Write out the rows below word for word, from the line containing "In this image, can" through the end of the rows. Leave the pictures out.

■ **Data lines**:
--

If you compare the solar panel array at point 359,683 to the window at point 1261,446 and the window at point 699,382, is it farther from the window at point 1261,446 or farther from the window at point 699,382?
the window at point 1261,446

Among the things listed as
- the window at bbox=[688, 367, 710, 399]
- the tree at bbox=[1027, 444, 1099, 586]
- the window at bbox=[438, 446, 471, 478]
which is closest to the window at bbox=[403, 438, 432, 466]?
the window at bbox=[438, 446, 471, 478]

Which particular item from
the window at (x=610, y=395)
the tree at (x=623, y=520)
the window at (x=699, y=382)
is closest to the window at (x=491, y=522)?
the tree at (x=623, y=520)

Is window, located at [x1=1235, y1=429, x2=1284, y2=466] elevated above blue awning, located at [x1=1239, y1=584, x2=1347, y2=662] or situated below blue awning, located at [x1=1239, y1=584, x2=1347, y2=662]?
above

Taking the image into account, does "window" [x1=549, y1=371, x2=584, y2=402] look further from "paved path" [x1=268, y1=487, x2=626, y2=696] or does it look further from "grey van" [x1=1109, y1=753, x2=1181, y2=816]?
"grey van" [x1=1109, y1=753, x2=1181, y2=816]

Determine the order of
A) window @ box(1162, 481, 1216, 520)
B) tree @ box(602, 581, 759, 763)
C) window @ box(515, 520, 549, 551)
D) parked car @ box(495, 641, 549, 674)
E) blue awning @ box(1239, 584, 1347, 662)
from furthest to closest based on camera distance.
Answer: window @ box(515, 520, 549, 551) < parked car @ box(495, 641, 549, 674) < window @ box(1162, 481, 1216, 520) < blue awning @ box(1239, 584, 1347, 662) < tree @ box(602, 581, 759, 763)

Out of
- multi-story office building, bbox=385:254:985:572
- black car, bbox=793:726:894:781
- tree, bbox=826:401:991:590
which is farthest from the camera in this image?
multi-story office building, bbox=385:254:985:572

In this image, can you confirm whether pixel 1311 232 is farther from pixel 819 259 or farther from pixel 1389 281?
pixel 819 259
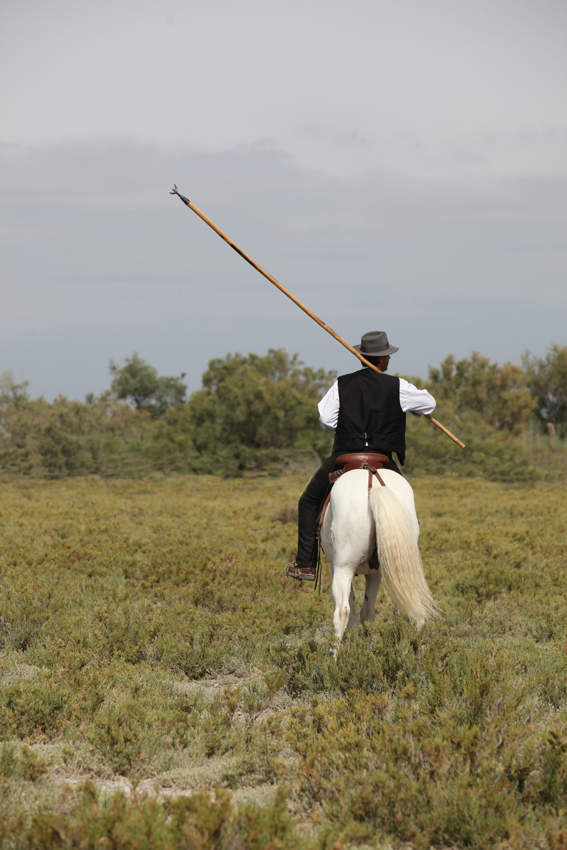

--

■ **Solution**:
In this image, can you confirm whether pixel 1311 232 is farther from pixel 819 259 or farther from pixel 1389 281?
pixel 819 259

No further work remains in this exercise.